# Revo Remaps?



## A3 Sport (Oct 23, 2010)

Does anyone have any information about Revo Remaps? Are they any good? Anyone had any problems?

My main concern is if its traceable. I am 100% going to tell the insurance company, but if the car needs warranty work, I dont want the manufacturer to be able to tell. 

What are peoples experiences?

Thanks :thumb:


----------



## xJay1337 (Jul 20, 2012)

The manufacturer _can_ tell but often they don't bother checking, there are checksum values on the ECU that can be different but you won't tell from a simple plug and scan, likewise to be sure you'd need to log fueling, boost and MAF readings.
Your car is a 2009 from your description which is going to be basically outside of the Audi factory warranty, and if it was bought used, you could claim, if they found out, that you hadn't done it so must have been done before your purchase - I wouldn't worry.

Revo maps are, despite what anyone tells you, flash maps. They are basically tuning boxes but rather than plugging a box in, it's flashed directly onto your ECU - They are not custom which is my point there.

You haven't said what engine you have which does not help at all... but for most things R-tech are the place to go - Nick there is a top lad and knows more than most people when it comes to VAG tuning, he will also do full logging before tuning to make sure the car is in a fit and healthy state.. unlike some tuners......

R-tech often has long waiting times which just about says it all really!!!


----------



## Dift (May 22, 2011)

As mentioned its not a 'custom code', but I have always used Revo for my VAG cars. Probably totalled >250k in Revo remapped cars and never had an issue.


----------



## A3 Sport (Oct 23, 2010)

Hi guys, 

Thanks for the replies. Sorry, I've changed the car, its now a '12 Audi TT S Line 1.8TFSI. 160 bhp 184ft/lbs. 

I was told a while ago (by a Revo dealer though to be honest) that the maps aren't traceable.


:thumb:


----------



## Dift (May 22, 2011)

As mentioned, they are not really traceable... However it's not hard to look at fueling, boost etc to see the figures are higher than standard.

It they wanted to be super anal (ie for a disputed engine failure), they could easily send the ecu away for testing.


----------



## BoostJunky86 (Oct 25, 2012)

A lot of the Mk2 Focus RS's use/are remapped using Revo software. Not heard any issues with those, but no they aren't a custom remap, but its a remap none the less I guess. If your not starting to upgrade parts etc I'd be happy to do it to my car.


----------



## heavyd (Jun 11, 2006)

xJay1337 said:


> Revo maps are, despite what anyone tells you, flash maps.
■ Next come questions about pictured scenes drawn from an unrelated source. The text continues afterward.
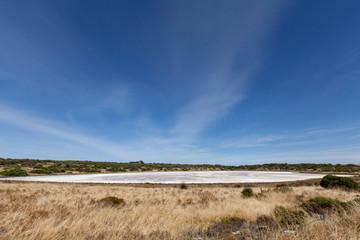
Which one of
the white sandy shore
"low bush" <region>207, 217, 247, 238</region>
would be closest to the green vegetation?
the white sandy shore

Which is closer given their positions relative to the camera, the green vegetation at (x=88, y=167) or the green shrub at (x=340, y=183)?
the green shrub at (x=340, y=183)

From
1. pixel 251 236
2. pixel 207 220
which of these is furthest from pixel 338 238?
pixel 207 220

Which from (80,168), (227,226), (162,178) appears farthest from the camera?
(80,168)

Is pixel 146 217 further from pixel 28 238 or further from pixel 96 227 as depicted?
pixel 28 238

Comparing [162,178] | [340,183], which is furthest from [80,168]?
[340,183]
They are basically tuning boxes but rather than plugging a box in, it's flashed directly onto your ECU - They are not custom which is my point there.


not quite!
So basically when the revo dealer sets the car up, he adjusts the boost timing and fuelling to get the best for your car? all of these will be datalogged, and the optimum values for your car will be set. you can even change these values via the sps device. - i.e nothing like a tuning box.

Out of the 5 companies remaps that I've had on my car, revo was the best, also used Revo on my cars in the past..

As far as it being traceable, all the dealer has to do is drive it down the road and log the boost values. If you return it to stock engine mode via the sps device, the values still differ slightly from OEM stock values, but not by much.
Also the engine flash counter will have changed.

Other option is the likes of bluefin, where you load your OEM remap back onto the car. This still alters the flash counter on the ecu, but the engine will have the full stock engine map on the ecu. Dowside to the bluefin is the remap feels nowhere near as good as the Revo one.


----------



## allan1888 (Aug 29, 2009)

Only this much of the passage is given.